Source: Financial Express
Just when you think that your favorite app or social media platform is safe from intruding eyes and malicious intent, there emerges news of yet another data leak or cyber crime. Now it is the turn of Google to admit that 25 applications found on its Play Store had been stealing user credentials from the Facebook app.
Google has since announced that as many as 25 such Android applications have been removed from the Google Play Store though the damage is already done for 2.34 million users who had downloaded one or more of these apps. Which brings us to the question of whether Google and Apple need to further tighten their app approval processes. But, that’s a topic for another time.
In the present case, it appears as though these malicious apps were developed by the same group of app makers and were built to offer diverse sets of features. However, beneath the hood these apps worked in the same fashion, says a report published by ZDNet which quotes French cybersecurity experts at Evina.
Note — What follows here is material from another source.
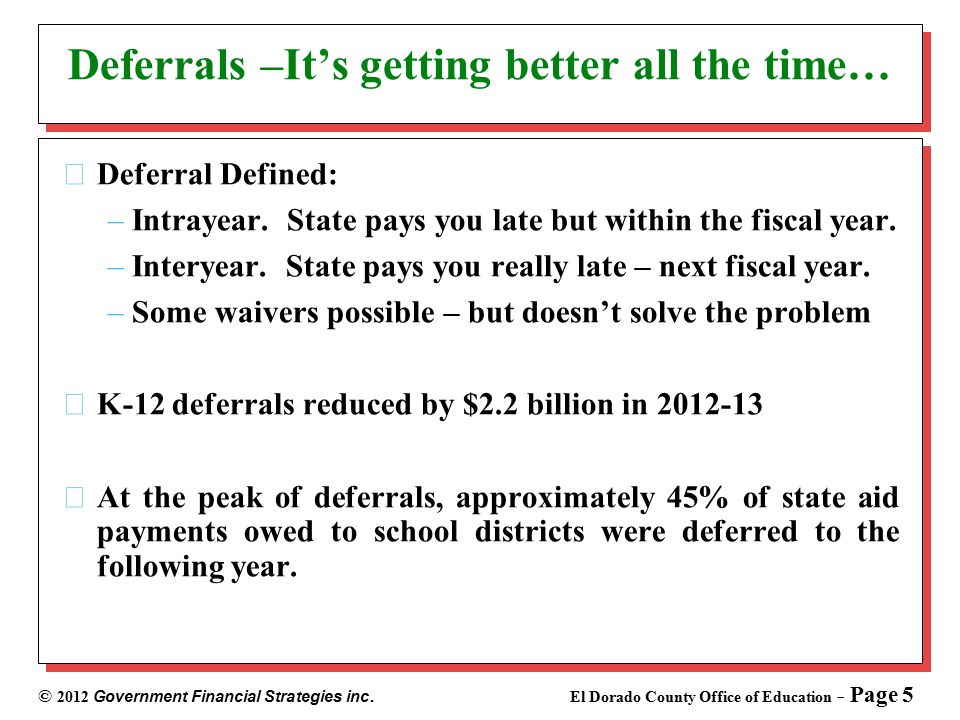 © 2012 Government Financial Strategies inc. El Dorado County Office of Education - Page 5 Deferrals –It's getting better all the time… Deferral Define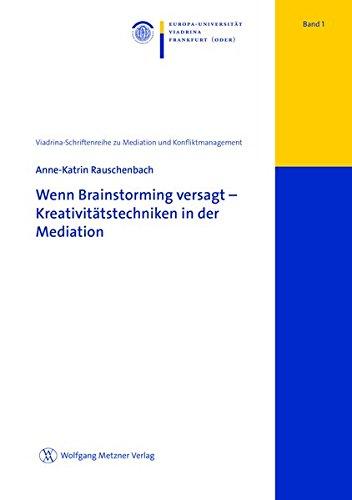 Wenn Brainstorming versagt-Kreativitätstechniken in der Mediation (Viadrina-Schriftenreihe zu Mediation und Konfliktmanagement Band 1)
The apps often posed as image editors, video editors, wallpaper apps, flashlight applications, file managers, mobile games and step counters. We urge readers to immediate pause and take a look at their Android phones to check if they had downloaded any of the below named apps:
Superwallpapers flashlight | Padenatef | Wallpaper Level |
Contour Level Wallpaper | iPlayer & iWallpaper | Video Maker |
Colour Wallpapers | Pedometer | Powerful Flashlight |
Super Bright Flashlight | Super Flashlight | Solitaire Game |
Accurate scanning of QR code | Classic Card Game | Junk File Cleaning |
Synthetic Z | File Manager | Composite Z |
Screenshot Capture | Wuxia Reader | Plus Weather |
Daily Horoscope Wallpapers | Anime Live Wallpapers | iHealth Step Counter |
com.tqyapp.fiction |
We hope none of the above apps are part of your Android devices now. For, if they are still there, they could still be attempting to steal your Facebook credentials and other stuff because even though Google Play Store has removed these malicious apps, those who downloaded them need to physically remove them from their devices.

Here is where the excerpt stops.